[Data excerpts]
● ● ●

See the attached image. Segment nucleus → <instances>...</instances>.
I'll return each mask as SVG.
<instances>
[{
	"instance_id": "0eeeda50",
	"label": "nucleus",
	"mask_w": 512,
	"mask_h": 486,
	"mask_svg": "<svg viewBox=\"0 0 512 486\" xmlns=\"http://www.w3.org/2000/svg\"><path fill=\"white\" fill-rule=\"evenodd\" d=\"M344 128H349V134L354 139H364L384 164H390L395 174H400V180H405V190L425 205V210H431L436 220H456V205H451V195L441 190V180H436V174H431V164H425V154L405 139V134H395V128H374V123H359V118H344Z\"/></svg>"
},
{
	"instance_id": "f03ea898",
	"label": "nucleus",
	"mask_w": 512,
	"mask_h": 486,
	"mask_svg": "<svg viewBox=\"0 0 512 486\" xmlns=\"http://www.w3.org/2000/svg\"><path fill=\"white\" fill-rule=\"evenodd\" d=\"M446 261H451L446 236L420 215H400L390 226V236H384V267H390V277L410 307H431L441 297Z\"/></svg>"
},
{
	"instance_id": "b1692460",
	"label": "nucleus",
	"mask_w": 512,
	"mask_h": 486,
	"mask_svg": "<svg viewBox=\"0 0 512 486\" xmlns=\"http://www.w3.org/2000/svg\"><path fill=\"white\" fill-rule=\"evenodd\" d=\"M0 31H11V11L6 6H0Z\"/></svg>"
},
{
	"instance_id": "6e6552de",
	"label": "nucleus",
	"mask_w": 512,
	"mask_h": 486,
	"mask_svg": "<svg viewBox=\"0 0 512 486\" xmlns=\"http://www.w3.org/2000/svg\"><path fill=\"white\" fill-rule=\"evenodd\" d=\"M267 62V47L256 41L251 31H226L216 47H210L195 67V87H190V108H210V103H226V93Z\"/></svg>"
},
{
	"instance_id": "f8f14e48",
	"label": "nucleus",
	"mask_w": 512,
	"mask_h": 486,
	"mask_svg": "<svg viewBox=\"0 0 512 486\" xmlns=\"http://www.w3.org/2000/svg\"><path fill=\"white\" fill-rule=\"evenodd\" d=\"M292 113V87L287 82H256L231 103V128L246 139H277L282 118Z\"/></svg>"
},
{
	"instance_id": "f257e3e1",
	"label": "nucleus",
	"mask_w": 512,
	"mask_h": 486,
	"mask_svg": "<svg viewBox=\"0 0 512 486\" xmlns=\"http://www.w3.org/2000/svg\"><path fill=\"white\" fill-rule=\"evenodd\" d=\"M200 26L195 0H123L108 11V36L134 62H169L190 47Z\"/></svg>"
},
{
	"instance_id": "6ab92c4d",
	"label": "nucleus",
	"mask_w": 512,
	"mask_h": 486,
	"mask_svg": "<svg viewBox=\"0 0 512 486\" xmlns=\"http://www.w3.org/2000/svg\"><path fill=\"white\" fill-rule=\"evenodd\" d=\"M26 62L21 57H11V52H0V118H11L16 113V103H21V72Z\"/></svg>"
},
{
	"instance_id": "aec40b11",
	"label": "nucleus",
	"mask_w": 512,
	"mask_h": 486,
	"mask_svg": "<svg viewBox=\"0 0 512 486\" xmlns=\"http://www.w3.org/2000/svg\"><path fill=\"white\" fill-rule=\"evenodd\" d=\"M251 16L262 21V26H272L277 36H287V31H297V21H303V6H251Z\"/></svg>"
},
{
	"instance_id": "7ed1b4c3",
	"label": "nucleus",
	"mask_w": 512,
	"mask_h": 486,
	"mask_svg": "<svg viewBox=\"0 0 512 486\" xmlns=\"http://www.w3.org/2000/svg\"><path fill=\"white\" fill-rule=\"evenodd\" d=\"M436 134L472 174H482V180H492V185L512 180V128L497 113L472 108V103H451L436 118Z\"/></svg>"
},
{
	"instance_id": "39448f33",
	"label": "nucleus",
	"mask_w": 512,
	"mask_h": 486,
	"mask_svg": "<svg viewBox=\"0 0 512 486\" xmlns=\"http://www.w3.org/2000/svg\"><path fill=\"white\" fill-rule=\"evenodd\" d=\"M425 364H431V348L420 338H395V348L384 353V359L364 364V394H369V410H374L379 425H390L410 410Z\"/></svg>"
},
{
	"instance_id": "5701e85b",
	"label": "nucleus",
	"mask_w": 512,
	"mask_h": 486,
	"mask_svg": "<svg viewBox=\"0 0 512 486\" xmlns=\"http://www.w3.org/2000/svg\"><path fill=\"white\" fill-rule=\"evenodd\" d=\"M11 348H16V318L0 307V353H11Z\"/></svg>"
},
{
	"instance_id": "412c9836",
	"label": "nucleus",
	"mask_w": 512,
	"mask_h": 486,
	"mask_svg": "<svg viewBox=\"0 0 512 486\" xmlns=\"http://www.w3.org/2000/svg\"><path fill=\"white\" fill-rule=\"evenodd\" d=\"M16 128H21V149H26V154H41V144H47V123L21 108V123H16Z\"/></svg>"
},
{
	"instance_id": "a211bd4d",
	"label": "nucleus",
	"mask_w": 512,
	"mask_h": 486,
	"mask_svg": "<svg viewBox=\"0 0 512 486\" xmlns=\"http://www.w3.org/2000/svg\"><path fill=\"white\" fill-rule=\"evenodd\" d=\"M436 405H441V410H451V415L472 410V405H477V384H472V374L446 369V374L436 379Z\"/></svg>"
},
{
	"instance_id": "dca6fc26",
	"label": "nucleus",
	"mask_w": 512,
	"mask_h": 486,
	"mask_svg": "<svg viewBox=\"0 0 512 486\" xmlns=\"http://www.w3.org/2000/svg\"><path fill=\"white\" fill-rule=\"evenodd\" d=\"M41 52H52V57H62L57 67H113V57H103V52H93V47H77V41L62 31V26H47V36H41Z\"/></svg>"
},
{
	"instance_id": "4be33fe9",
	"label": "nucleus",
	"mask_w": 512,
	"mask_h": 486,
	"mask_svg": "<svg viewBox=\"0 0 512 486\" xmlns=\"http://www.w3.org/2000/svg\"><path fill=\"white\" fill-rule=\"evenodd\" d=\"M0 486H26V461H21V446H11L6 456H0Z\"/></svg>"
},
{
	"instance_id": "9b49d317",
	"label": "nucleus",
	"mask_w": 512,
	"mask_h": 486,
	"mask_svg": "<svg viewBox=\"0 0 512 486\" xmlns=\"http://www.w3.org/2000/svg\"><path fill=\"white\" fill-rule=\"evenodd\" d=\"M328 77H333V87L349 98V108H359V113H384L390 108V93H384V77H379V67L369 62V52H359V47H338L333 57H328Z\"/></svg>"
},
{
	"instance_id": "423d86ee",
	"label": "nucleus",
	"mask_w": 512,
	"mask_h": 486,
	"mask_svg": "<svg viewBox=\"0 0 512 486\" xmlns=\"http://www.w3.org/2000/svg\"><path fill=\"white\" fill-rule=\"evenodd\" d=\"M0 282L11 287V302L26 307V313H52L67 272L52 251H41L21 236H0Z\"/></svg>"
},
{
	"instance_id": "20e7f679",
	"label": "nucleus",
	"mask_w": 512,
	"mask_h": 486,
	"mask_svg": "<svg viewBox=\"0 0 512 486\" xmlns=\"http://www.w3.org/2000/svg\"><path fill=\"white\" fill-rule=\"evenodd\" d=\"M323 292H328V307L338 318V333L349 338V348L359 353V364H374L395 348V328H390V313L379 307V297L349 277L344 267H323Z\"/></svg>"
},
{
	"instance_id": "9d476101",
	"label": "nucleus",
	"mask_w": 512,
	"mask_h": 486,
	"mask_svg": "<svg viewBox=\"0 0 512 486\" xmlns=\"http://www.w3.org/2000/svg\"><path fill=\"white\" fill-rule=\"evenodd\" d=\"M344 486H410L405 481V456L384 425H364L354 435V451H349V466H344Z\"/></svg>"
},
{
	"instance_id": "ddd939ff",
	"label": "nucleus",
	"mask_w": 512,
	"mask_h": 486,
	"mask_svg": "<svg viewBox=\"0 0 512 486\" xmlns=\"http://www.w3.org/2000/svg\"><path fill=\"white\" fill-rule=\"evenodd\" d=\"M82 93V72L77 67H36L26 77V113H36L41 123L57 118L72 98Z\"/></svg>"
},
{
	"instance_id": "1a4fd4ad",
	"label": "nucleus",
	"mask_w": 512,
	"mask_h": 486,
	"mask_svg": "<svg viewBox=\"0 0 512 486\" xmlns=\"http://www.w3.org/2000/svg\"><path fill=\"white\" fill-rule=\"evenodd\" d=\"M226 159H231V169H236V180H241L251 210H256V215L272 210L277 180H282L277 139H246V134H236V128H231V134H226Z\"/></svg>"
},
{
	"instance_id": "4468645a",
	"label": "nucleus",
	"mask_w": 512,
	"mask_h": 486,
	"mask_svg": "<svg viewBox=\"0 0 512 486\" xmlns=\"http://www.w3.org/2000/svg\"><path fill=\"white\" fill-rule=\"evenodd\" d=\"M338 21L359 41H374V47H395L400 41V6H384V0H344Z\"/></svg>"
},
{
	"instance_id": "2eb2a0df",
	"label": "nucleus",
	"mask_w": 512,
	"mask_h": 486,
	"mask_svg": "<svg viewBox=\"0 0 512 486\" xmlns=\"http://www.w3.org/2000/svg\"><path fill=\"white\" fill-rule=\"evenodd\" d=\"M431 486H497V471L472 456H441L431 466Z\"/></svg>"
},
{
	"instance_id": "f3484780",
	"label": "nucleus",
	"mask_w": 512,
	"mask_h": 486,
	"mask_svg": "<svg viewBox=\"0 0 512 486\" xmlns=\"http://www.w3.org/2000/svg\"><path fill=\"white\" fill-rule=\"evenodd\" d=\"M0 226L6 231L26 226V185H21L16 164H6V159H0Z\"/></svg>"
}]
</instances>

● ● ●

**Do this**
Please find each line in the entries above that contains the string "instances" and copy those lines out.

**Solution for this problem**
See the attached image. Segment nucleus → <instances>...</instances>.
<instances>
</instances>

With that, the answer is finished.